I finished v1 part1 around the holidays, and with a few people from work have been trying different networks for a kaggle competition: https://www.kaggle.com/c/dog-breed-identification. More to see what gives us better results than actual submission. I decided to give resnet50 a go, and came out with really low accuracy, like < 1% with my sample set. With the full dataset, it unfortunately is not much better. However if i use the same sample set with VGG16 i get about 31% accuracy on first go. Which seems like an okay starting point.

I’ve tried things like batch norm, image augmentation, re-adjusted my sample sets, etc. Haven’t been able to improve resnet. I put together a quick code sample, reproducing it with the resnet50.py provided in the course files. (I was using the keras.applications.resnet50).

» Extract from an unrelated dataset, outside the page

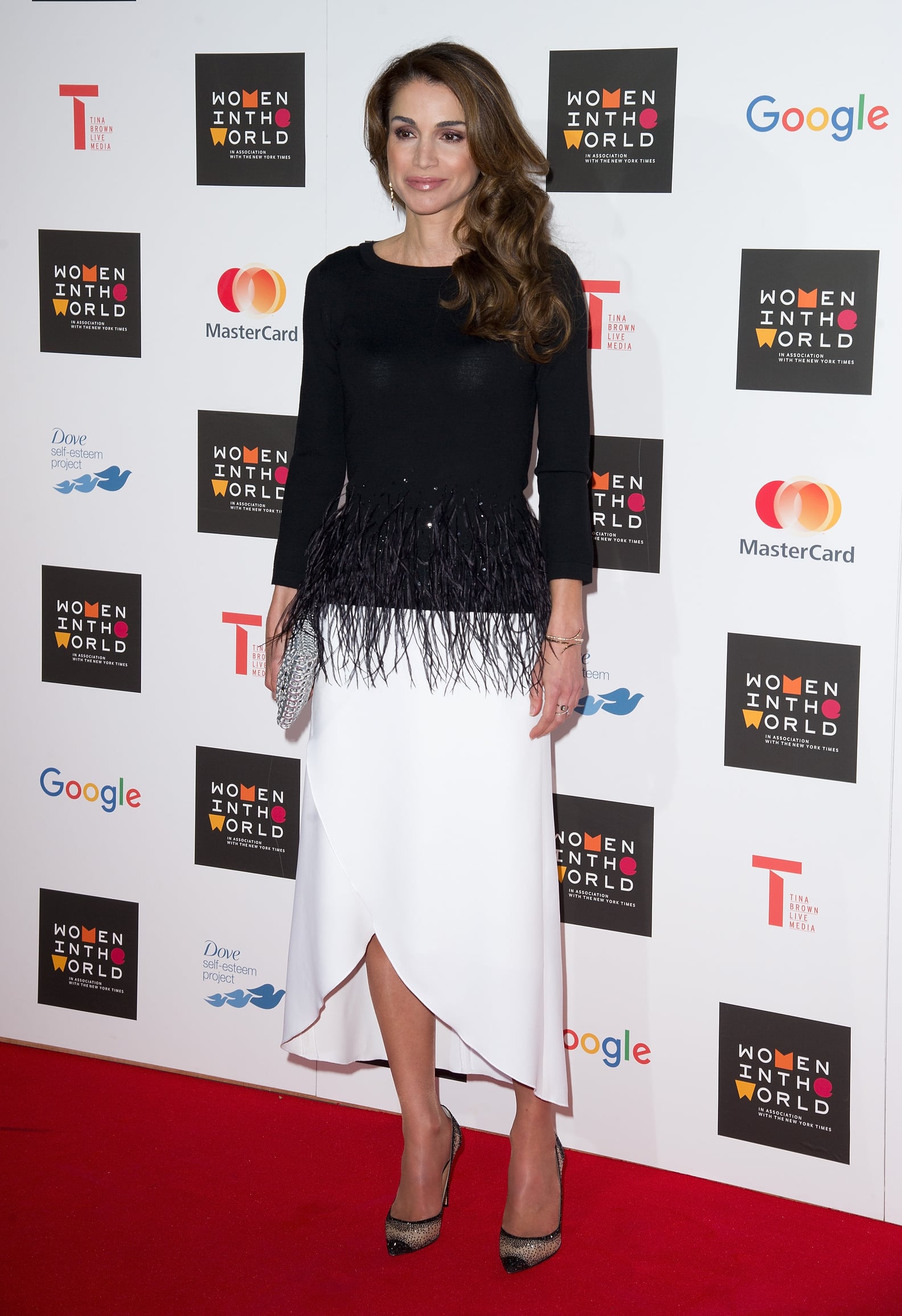Queen Rania of Jordan at Women in the World Summit 2015 | PS Latina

Is there something I’m missing, or is resnet perhaps ill suited for this case?

from keras.preprocessing import image
from __future__ import print_function
import resnet50; reload(resnet50)
from resnet50 import Resnet50 as RN50

path = "dog-breeds/sample/"

model = RN50()
batches = model.get_batches(path + "train", batch_size=16)
val_batches = model.get_batches(path + "valid", batch_size=16, shuffle=False)
model.finetune(batches)
model.fit(batches, val_batches)

To talk about the data for a second. The competition has 120 categories. Each category has anywhere from 66-110ish images. For each category i took 10% of the train images and moved them into a validation folder. For the sample set, i took 20 of each category for training, and 5 for each validation. This does feel really small to me, but as I said the full dataset doesn’t fair much better for resnet.

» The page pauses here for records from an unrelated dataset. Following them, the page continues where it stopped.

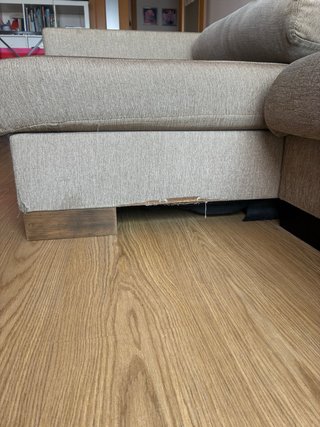 Sofá Chaiselongue 260cm Beige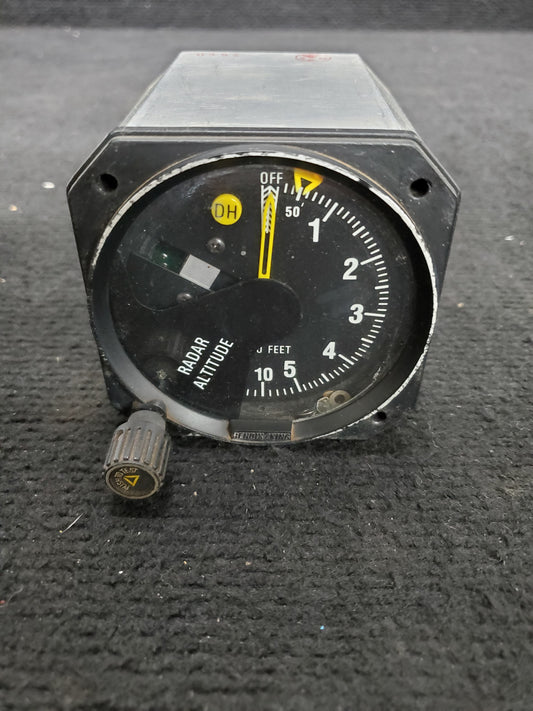 Radar Altitude Indicator - Bendix/King - 5Y-ZBW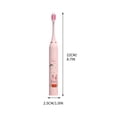 thumbnail image 3 of Chmadoxn Home Appliances New Tooth Cleaning Toothbrush Toothbrush Floss Cleaning Brush Plastic toothbrush, 3 of 6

Here’s the output of the single epoch finetune:

Found 2400 images belonging to 120 classes.
Found 600 images belonging to 120 classes.
Epoch 1/1
2400/2400 [==============================] - 28s - loss: nan - acc: 0.0083 - val_loss: nan - val_acc: 0.0083

Loss being nan is also concerning. I haven’t seen this in my larger notebook, much larger loss numbers though. 10-15.

Now here’s the VGG:

Epoch 1/1
2400/2400 [==============================] - 36s - loss: 4.9095 - acc: 0.3150 - val_loss: 2.3816 - val_acc: 0.5317

To compare, here’s resnet against the full set:

Found 9189 images belonging to 120 classes.
Found 1033 images belonging to 120 classes.
Epoch 1/1
9189/9189 [==============================] - 95s - loss: nan - acc: 0.0078 - val_loss: nan - val_acc: 0.0077

The new pytorch version of the course tackles this dataset with resnet FYI - and gets great results! :slight_smile:

Interesting! I’m looking to start v2 pretty soon, so I have that to look forward to. Running Cuda 8 on this machine, with keras & theano. So i’ll have many things to update. Though I find it interesting the pytorch version of essentially the same network performs better. :thinking:

Im getting similar results, havent tried running this with pytorch yet. Why are the results that much better?

Why the initial accuracies on fast ai is even better than pytorch or keras. When we start training as we are using pretrained model initial accuracy must be similar in both cases but fast ai gives better accuracy than even pytorch.